This is a three-day event, with the most visible element being the battle to burn down a three-story wooden shrine (社殿 shadan) on the evening of January 15. It is not certain when the festival started, but records from 1863 suggest that it was already well-established by then.

The festival is organized by the men of the village who are 40, 41, and 42 years old; hence there is a three-year period when every male villager is closely involved in the festival. They are directed by a master carpenter chosen for his experience. The other group involved are the 25-year-old men of the village. The ages of 42 and 25 are unlucky ages, or ages where spiritual cleansing is needed, and are called yakudoshi. Participation in the event is a mandatory rite of passage for all males living in the village, regardless of whether they were born in the village or not, and is also a way to create bonds and relationships.

Part of the significance of the festival is to celebrate boys born during the previous year, and lucky families will create totem poles (初灯籠 Hatsuakarikago). These are elaborate 9-10m tall umbrella-like structures, made of oak at the bottom and cedar at the top. The family crest sits on top of the pole. The next layer down are wind chimes, and the lower layer consists of long strips of paper with charms and well-wishes written by relatives and friends.

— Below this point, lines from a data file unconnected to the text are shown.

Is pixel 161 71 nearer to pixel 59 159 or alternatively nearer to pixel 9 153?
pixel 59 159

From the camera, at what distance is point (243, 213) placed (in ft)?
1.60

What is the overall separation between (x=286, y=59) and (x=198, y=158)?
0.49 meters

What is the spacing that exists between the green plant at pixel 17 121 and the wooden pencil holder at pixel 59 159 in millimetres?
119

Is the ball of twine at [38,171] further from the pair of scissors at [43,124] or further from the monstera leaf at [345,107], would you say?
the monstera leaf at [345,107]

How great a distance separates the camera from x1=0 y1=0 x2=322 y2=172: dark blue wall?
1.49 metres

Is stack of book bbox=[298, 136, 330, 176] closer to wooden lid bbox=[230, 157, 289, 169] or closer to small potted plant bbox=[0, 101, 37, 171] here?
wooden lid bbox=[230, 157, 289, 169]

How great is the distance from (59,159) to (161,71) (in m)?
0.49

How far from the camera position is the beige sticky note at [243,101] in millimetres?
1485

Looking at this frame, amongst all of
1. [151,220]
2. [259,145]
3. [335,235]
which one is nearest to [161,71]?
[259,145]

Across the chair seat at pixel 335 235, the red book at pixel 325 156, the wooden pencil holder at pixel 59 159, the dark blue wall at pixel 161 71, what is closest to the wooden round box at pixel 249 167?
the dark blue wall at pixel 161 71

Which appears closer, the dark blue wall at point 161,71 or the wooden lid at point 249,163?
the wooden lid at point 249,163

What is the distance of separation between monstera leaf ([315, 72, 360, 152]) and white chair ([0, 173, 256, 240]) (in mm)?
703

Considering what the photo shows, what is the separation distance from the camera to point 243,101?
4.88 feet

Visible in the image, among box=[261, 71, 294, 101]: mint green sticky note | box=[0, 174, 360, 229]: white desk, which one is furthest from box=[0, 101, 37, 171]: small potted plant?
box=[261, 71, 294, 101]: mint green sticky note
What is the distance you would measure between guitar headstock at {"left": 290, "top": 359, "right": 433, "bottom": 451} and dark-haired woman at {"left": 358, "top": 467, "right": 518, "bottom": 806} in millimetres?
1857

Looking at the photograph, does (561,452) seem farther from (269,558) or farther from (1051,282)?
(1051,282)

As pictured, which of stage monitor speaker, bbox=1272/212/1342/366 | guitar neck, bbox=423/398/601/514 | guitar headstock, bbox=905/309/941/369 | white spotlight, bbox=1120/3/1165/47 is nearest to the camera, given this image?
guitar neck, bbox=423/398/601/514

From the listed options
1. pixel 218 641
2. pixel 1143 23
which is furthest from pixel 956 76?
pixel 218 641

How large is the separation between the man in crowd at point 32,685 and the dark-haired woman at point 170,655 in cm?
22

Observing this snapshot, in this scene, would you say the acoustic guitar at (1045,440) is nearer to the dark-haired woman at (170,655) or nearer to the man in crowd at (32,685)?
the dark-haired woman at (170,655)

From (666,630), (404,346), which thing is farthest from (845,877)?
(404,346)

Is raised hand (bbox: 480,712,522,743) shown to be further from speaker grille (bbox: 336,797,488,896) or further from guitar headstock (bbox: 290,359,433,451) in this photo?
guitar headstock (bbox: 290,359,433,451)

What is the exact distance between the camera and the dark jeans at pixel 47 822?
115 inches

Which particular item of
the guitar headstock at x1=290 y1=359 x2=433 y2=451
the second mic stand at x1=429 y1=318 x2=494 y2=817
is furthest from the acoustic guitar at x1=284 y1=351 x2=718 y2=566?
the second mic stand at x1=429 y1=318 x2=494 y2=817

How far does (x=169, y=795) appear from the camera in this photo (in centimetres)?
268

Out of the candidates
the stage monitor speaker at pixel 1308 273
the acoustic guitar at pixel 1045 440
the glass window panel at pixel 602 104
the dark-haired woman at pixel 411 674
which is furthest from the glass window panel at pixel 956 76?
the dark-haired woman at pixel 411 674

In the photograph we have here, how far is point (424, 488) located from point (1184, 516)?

The structure is made in the autumn, and displayed outside the house from January 11. On January 15 it is taken to the fire festival ground, where it will form part of the final conflagration.

The wood that will make the shadan is chosen, cut, and brought down from the mountain to the village during the previous autumn. The 20m-long Japanese Beech is dragged from the Hikage ski area through the village, on January 13, by teams of chanting yakudoshi villagers. Sake is handed out to onlookers.

The shadan is built all day on the 14th, and until early afternoon on the 15th. Standing 10m high and 8m wide, construction can be dangerous so the work is carried out in silence and without sake. No nails or wire are used in the construction, and the construction is exactly the same every year.

At 7pm the representatives gather to light the fire by striking a flint, which has been handed down for generations. They sing the dosojin song while drinking large amounts of sake. The flame is used to light large torches, and the procession heads to the temporary shrine at 8pm. Sake is handed out to onlookers.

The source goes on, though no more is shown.